───── DOCUMENTFRAGMENT
Op grond van artikel 7, lid 2, Wet Vpb is het belastbare bedrag de in een jaar genoten belastbare winst verminderd met de op de voet van Hoofdstuk IV te verrekenen verliezen. Onder ‘jaar’ wordt ingevolge artikel 7, lid 4, eerste volzin, Wet Vpb in beginsel verstaan boekjaar. Artikel 7, lid 4, tweede volzin, Wet Vpb bevat daarop de uitzondering dat indien de belastingplichtige in de loop van het boekjaar als dochtermaatschappij deel gaat uitmaken of ophoudt deel uit te maken van een fiscale eenheid als bedoeld in artikel 15, lid 1, Wet Vpb, het gedeelte van dat boekjaar waarin de belastingplichtige geen deel uitmaakt van die fiscale eenheid als afzonderlijk jaar wordt aangemerkt.
2.3.3.
Uit de geschiedenis van de totstandkoming van artikel 7, lid 4, Wet Vpb, weergegeven in onderdeel 5.4 van de conclusie van de Advocaat-Generaal, volgt dat de tweede volzin is ingevoerd om te bewerkstelligen dat het verlies dat is geleden in de periode van het boekjaar waarin de belastingplichtige nog geen, of niet meer, deel uitmaakt van een fiscale eenheid, wordt aangemerkt als het verlies van een ‘jaar’ en als zodanig wordt vastgesteld en verrekenbaar is.
2.3.4.
Op grond van het hiervoor in 2.3.2 en 2.3.3 overwogene faalt het middel. De door belanghebbende bepleite opvatting strookt niet met de tekst van artikel 7, lid 4, tweede volzin, Wet Vpb en uit de hiervoor in 2.3.3 bedoelde parlementaire geschiedenis volgt dat het de bedoeling van de wetgever is artikel 7, lid 4, tweede volzin, Wet Vpb ook toe te passen bij de verticale verliesverrekening.
──────────
• [OPDRACHT 1] Haal alstublieft uit de gegevens alle regels die het woord "front" bevatten.
Het fragment over de Wet Vpb en de gegevens komen uit verschillende bronnen.
───── BESCHIKBARE GEGEVENS
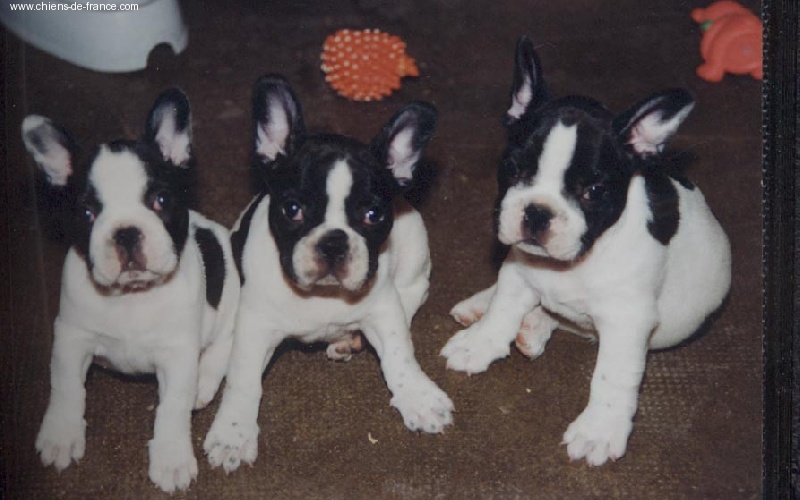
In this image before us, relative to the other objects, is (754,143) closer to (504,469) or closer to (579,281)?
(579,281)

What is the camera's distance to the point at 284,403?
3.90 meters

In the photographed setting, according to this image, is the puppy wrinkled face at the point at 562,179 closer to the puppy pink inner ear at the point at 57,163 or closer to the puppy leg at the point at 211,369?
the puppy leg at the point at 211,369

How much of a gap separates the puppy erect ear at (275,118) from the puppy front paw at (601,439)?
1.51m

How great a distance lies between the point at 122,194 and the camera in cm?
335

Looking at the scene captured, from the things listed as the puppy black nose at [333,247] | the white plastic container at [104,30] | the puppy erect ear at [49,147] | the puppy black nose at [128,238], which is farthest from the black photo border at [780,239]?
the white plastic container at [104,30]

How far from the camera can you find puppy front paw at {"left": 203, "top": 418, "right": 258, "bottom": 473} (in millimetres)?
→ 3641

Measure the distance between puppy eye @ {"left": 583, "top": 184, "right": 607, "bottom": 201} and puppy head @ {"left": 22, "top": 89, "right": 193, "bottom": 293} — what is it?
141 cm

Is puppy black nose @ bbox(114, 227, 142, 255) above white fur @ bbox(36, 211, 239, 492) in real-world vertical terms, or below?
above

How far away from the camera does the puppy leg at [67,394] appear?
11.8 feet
──────────
───── BESCHIKBARE GEGEVENS
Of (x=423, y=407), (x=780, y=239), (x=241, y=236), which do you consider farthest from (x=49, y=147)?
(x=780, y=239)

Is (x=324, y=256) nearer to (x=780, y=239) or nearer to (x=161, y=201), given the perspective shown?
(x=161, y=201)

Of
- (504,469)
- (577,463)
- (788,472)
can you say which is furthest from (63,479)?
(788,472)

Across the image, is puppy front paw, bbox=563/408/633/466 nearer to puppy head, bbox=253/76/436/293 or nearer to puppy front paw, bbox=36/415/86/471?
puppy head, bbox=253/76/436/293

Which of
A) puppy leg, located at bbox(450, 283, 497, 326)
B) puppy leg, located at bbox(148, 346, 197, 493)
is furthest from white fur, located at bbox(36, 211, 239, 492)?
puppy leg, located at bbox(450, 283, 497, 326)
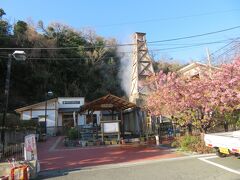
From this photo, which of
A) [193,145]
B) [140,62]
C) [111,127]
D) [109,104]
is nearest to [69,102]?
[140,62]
──────────
───── BESCHIKBARE GEGEVENS
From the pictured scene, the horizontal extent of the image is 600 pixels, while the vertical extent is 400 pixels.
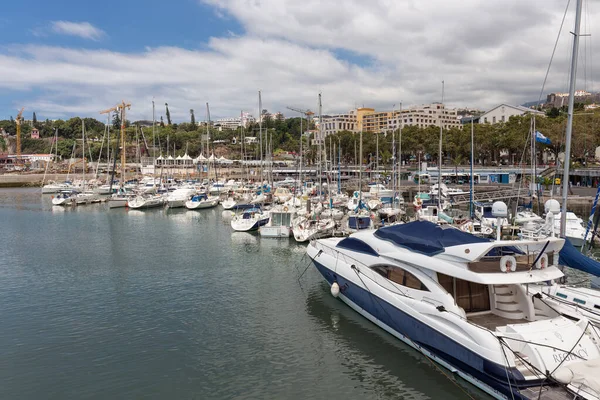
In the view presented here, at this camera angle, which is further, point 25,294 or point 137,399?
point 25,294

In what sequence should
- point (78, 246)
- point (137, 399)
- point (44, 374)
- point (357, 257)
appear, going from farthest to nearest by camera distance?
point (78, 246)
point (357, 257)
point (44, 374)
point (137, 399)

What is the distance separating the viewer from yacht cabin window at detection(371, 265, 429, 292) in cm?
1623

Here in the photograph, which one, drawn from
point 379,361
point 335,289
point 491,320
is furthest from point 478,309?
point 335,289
──────────
• [OPDRACHT 2] Typ uit het fragment over de Wet Vpb alles over, van "Op grond van artikel" tot en met "jaar wordt aangemerkt.".

• [UITWERKING 1]
How much of a gap separates the puppy erect ear at (275,118) from the puppy front paw at (601,439)?
How far from the camera can you find puppy front paw at {"left": 203, "top": 418, "right": 258, "bottom": 473} (in millimetres)?
Across the image, is puppy front paw, bbox=563/408/633/466 nearer to puppy head, bbox=253/76/436/293 or nearer to puppy front paw, bbox=36/415/86/471?

• [UITWERKING 2]
Op grond van artikel 7, lid 2, Wet Vpb is het belastbare bedrag de in een jaar genoten belastbare winst verminderd met de op de voet van Hoofdstuk IV te verrekenen verliezen. Onder ‘jaar’ wordt ingevolge artikel 7, lid 4, eerste volzin, Wet Vpb in beginsel verstaan boekjaar. Artikel 7, lid 4, tweede volzin, Wet Vpb bevat daarop de uitzondering dat indien de belastingplichtige in de loop van het boekjaar als dochtermaatschappij deel gaat uitmaken of ophoudt deel uit te maken van een fiscale eenheid als bedoeld in artikel 15, lid 1, Wet Vpb, het gedeelte van dat boekjaar waarin de belastingplichtige geen deel uitmaakt van die fiscale eenheid als afzonderlijk jaar wordt aangemerkt.